## WHAT TO DO:
Give back exactly the lines from the one holding "be directly executed." to the bottom of the material, both included, and nothing more. No pictures.

## DATASET CONTENT:
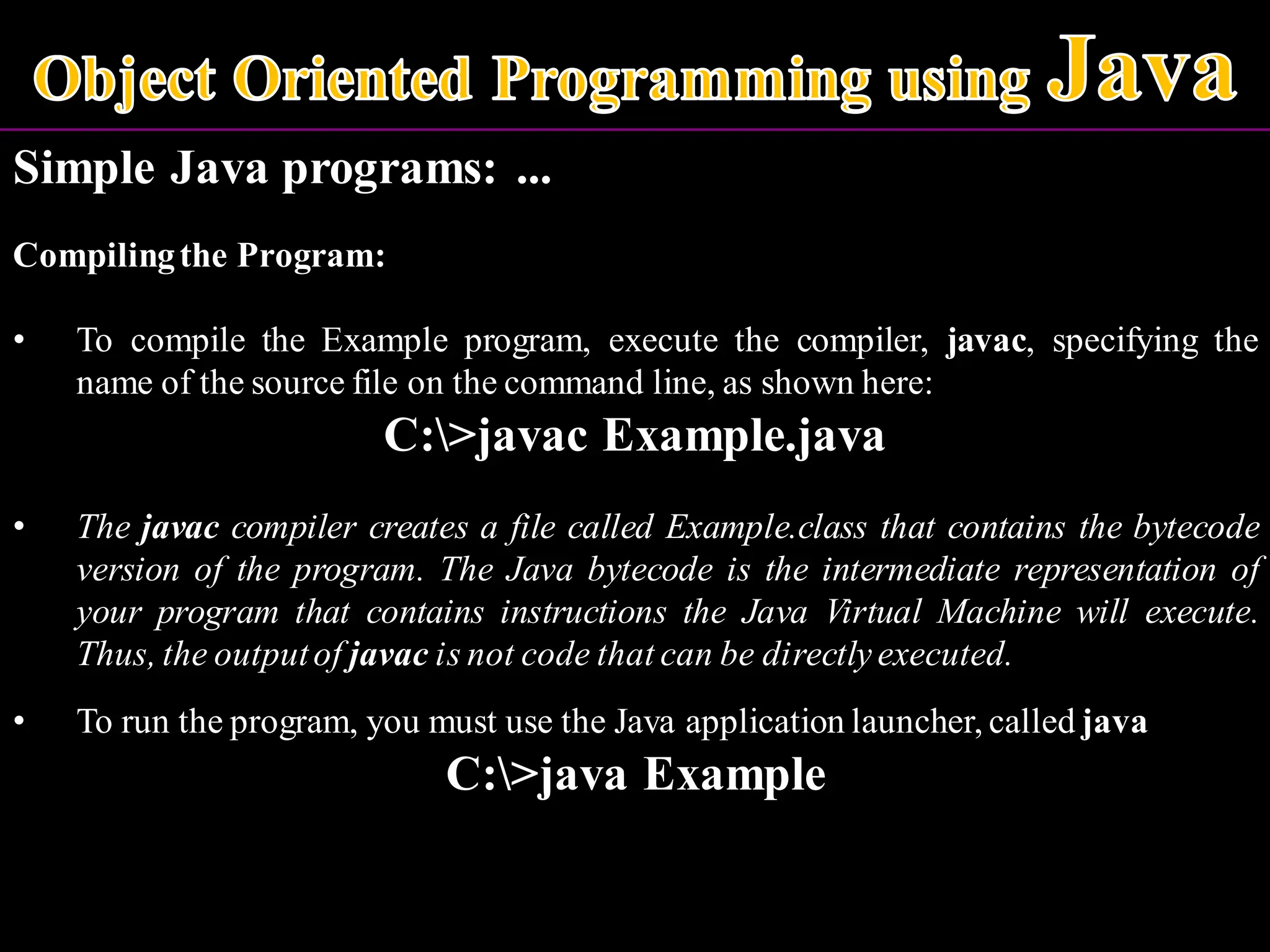 Object Oriented Programming using Java

Simple Java programs: ...

Compiling the Program:

• To compile the Example program, execute the compiler, javac, specifying the name of the source file on the command line, as shown here:

C:\>javac Example.java

• The javac compiler creates a file called Example.class that contains the bytecode version of the program. The Java bytecode is the intermediate representation of your program that contains instructions the Java Virtual Machine will execute. Thus, the output of javac is not code that can be directly executed.

• To run the program, you must use the Java application launcher, called java

C:\>java Example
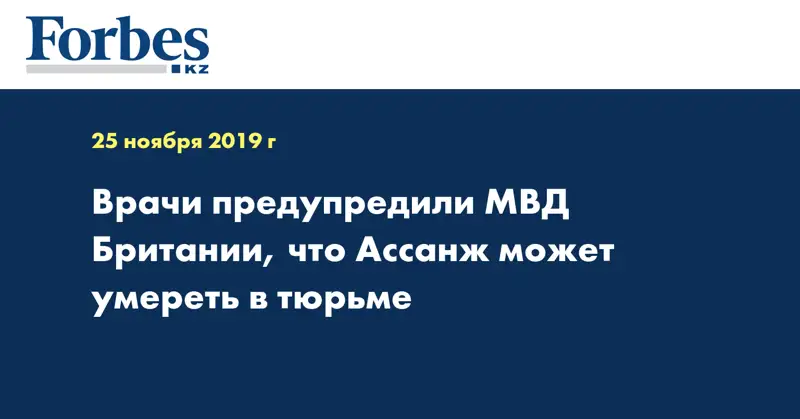 Forbes
KZ

25 ноября 2019 г

Врачи предупредили МВД Британии, что Ассанж может умереть в тюрьме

## THE ANSWER:
• The javac compiler creates a file called Example.class that contains the bytecode version of the program. The Java bytecode is the intermediate representation of your program that contains instructions the Java Virtual Machine will execute. Thus, the output of javac is not code that can be directly executed.

• To run the program, you must use the Java application launcher, called java

C:\>java Example
 Forbes
KZ

25 ноября 2019 г

Врачи предупредили МВД Британии, что Ассанж может умереть в тюрьме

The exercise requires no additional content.